The front bottom in question, has lead to cloutrage by feminist groups such as "Camel toe, Hell No!" and "Lesbians Against Fun" who have branded it  "A bad example of the objectivity of the female sexual organs, in order to perpetuate the male dominance over the remote control for the Sky HD box". Germaine Greer is planning to write an essay on the matter, once Wimbledon has finished.

The darker side of Glasto.

Despite all the fun had by everyone off their faces on bubble at Glasto, there was of course a darker side to the festival. The death of Christopher Shale shook the festival to its very core, particularly in the VIP section where he was found dead in the toilet. The VIP section has long been the real Nirvana of Glasto, with fresh running water, clean toilets with paper, boxes of kittens, security staff paid to look the other way and groupies on hand to perform obscure sexual favours for rock stars.

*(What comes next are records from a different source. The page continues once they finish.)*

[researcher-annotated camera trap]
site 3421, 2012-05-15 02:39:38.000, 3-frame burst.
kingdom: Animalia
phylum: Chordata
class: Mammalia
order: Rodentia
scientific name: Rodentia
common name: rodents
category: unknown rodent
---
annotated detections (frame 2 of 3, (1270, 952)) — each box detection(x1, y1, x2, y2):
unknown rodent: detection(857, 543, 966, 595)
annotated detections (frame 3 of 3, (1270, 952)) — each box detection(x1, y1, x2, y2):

Alas, this tragedy has ruined Glasto for the great and the good of the UK festival scene. Former Radio 1 twat, turned Radio 2 twat, Jo Whiley could barely bring herself to pipe off Dave Grohl she was so distraught! "Honestly.... He was a lovely man and should defo be up for a Brit award" said blonde fuck dust Whiley about the matter. Another unamed, unfunny, overweight, Radio 1 DJ from Leeds expressed anger by saying "Why can't t'bloody politicians, just stick to th'auto asphyxiation dressed in womens undies in 'otel roooms, leave t'festivals for us!". Of course, Mr. Shale was a close friend to the countryss favourite everyman, David Cameron. The "Prime Minister" was thinking about chillin' with some homies at Glasto next year, but the death at the Somerset festival has totally rinsed the idea for him. At a press conference Cameron stated "Yeah Mon, Big tings was a gwannin' for Glasto next year fam..... See, Shale was born fi'dead, sayin? So me and mi bredrin' oot a pure respek for de mon are goin pan the Glade instead".

The Future of Glasto

Despite all the trauma and drama surrounding this years festival, there is no doubt in my mind that Eavis et al, will be back next year, bigger, better and more sycophantic than ever before. I'm sure Eavis has already got the headline act in mind, or maybe even even booked. What will this genius read from the pulse of the nation? Russel Crowes' band, 30 odd foot Grunts, closing the Sunday night by performing their own Australian rock version of Miles Davis' Kind of Blue, whilst setting fire to disabled children and paying them in Nazi gold is the idea being batted around the NME offices at the moment. Lets hope Eavis pulls it off for the sake of music in this country. If worst comes to worst, I'm sure he has the Chuckle Brothers number somewhere! So, make sure you get into your line manager first, and book the week off as soon as you are back work! Otherwise you might miss the middle class bum fingering extravaganza of the year, Glastonbury 2012!